The mood of the British people still favours belonging to a common market, although the numbers who want to pull out altogether are growing. The mood is also distressed by the way the common fisheries policy is damaging our fishing industry, the way the beef ban was placed on British beef sold outside the UK, the way the European court regularly overturns Acts of Parliament, and the way that the legislative machine still produces more directives and regulations, if at a slower rate.
Britain's future is in both Europe and the wider world. It must be a future where we see Europe as a whole - the Europe of Switzerland and Norway, Poland and Hungary, as well as of the present Community. It must be a future where we understand that in 10 years' time, we will do much more trade with Asia than we do today, where our security will still rest upon the American alliance, and where freer trade may well have advanced through Gatt and the World Trade Organisation more rapidly than through the EC.
There is no need to be governed by people because you trade with them. The EC accounts for less than half our total services and goods trade, but it is important.
There is no need to join someone else's currency because you do business with them. If currency fluctuations were a sufficient impediment to business, we would have joined the dollar long ago, as so much of our trade is denominated in dollars. Only a world currency would avoid the costs of currency transactions and the fluctuations of the exchanges. Merging a few western European currencies would still leave these economies vulnerable to uncompetitive rates against the dollar or yen.
Britain should stay at the table and lead the debates with our partners. Europe has need of the British view. We are uniquely placed to help modernise Europe: to save Europe from her worst impulses to too much government, to warn her of the damage that higher taxes can do, to remind her that the Asian world is much bigger than the European and growing much faster.
It is British policies in telecoms and energy which have shown the way to the rest: deregulation and competition have powered growth and new technology. It is British policies towards the exchange rate, interest rates and labour markets that have delivered much better levels of employment in the past three years than they enjoy on the Continent.
We should be proud of these successes, humble about our position relative to the jobs success of Asia.
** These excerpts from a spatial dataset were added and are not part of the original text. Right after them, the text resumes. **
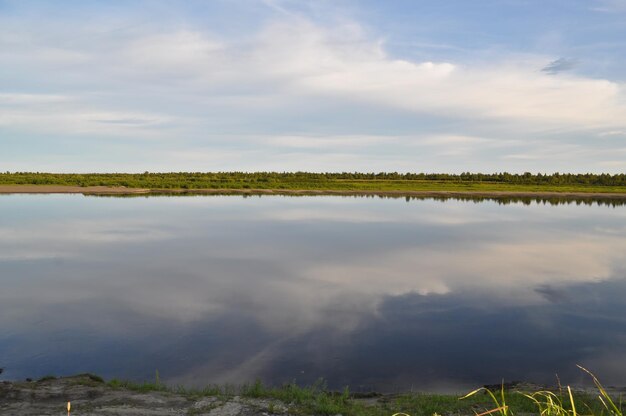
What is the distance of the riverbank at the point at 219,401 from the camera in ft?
27.5

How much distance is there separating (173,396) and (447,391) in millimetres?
5536

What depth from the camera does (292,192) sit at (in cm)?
8619

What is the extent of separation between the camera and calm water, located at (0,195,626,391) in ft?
38.1

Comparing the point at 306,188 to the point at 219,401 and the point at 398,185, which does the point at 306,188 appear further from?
the point at 219,401

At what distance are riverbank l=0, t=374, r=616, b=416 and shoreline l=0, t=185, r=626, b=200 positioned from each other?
72.1m

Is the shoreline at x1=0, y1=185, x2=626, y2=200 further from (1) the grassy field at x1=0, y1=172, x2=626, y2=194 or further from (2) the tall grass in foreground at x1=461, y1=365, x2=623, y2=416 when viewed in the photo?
(2) the tall grass in foreground at x1=461, y1=365, x2=623, y2=416

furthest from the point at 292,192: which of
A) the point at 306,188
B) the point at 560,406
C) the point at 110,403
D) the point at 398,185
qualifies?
the point at 560,406

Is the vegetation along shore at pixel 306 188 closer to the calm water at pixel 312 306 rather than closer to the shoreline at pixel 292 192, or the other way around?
the shoreline at pixel 292 192

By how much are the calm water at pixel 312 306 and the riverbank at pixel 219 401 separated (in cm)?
117

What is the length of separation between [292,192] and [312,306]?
70032mm

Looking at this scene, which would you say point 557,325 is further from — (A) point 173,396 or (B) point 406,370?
(A) point 173,396

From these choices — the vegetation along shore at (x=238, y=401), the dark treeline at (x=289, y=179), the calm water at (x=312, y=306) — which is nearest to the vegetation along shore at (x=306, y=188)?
the dark treeline at (x=289, y=179)

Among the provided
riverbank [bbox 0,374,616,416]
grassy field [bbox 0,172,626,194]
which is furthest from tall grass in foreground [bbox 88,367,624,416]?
grassy field [bbox 0,172,626,194]

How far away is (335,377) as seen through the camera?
11.0 m
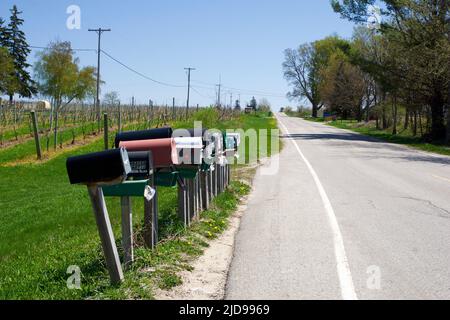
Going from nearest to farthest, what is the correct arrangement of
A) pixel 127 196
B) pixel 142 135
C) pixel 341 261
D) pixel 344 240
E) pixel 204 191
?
pixel 127 196
pixel 341 261
pixel 142 135
pixel 344 240
pixel 204 191

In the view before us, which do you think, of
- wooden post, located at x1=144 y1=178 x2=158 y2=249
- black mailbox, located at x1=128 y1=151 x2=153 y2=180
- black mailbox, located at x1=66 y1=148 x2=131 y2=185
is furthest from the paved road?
black mailbox, located at x1=66 y1=148 x2=131 y2=185

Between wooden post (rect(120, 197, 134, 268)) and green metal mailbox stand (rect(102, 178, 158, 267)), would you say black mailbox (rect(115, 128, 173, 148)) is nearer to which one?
green metal mailbox stand (rect(102, 178, 158, 267))

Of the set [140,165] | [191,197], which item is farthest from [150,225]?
[191,197]

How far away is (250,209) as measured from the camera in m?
10.8

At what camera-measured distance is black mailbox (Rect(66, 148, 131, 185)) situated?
15.4 feet

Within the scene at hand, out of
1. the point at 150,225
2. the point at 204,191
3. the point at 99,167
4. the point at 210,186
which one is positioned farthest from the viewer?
the point at 210,186

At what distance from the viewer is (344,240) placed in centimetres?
777

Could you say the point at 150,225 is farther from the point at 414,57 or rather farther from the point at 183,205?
the point at 414,57

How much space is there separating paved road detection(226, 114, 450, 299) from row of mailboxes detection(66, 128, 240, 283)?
3.52ft

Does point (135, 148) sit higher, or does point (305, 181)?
point (135, 148)

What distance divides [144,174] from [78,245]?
99.5 inches
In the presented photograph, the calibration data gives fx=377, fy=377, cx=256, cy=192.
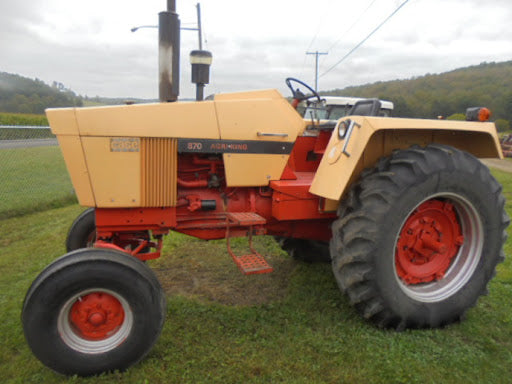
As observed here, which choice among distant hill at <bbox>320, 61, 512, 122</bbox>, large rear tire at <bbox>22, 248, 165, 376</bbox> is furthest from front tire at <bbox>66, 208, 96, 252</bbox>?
distant hill at <bbox>320, 61, 512, 122</bbox>

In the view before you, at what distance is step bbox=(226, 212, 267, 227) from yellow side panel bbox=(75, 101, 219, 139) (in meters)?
0.60

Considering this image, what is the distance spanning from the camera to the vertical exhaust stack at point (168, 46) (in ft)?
22.6

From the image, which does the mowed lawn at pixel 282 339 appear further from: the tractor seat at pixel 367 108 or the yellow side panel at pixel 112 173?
the tractor seat at pixel 367 108

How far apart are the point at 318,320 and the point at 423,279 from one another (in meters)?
0.86

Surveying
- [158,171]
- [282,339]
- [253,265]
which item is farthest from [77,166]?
[282,339]

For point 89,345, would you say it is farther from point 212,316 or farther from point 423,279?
point 423,279

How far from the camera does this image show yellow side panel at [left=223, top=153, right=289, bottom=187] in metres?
2.77

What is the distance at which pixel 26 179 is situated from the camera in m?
7.68

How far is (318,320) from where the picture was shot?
2.78 meters

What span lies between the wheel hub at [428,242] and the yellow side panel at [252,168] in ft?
3.40

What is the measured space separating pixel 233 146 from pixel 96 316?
141cm

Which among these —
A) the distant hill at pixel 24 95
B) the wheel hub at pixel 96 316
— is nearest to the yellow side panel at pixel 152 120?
the wheel hub at pixel 96 316

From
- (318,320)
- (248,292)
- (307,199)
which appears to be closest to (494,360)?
(318,320)

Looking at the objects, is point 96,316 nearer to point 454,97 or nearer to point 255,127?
point 255,127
Britain should lead the modernisers. We should launch a new agenda for Europe which puts jobs and people first, and bigger government last.
Those of us who are sceptical about Chancellor Kohl's vision of Europe do not want to turn our backs on our continent or withdraw us from the tables of Europe. We are sceptical because we think that Kohl's vision is an outdated one. It will not work. It is already doing damage.
Italy has had to impose a special Euro tax to prepare for the new currency. France has had to undertake unacceptable budget cuts in a hurry instead of going in for longer-term welfare reform against a background of rising prosperity. Germany has had to follow a policy of retrenchment. This is driving a wedge between the peoples of Western Europe and their governments.
Britain's economic interests lie in global trade and modern industries. We should warn that a single currency born of fudge will create havoc. Wrong interest rates and exchange rates will damage parts of the Union in a way which may prove impossible to correct.
We should offer a more positive alternative, based on removing regulation, opening markets, encouraging competition and reducing the size of government. Why is it that amidst all the budget misery, where national governments have to cut Brussels never proposes cutting its own less desirable expenditure? Do we really want those who designed and ran the common fishing policy running a common economic policy as well? It is time to offer something better: a Europe which works.
The writer is Conservative MP for Wokingham.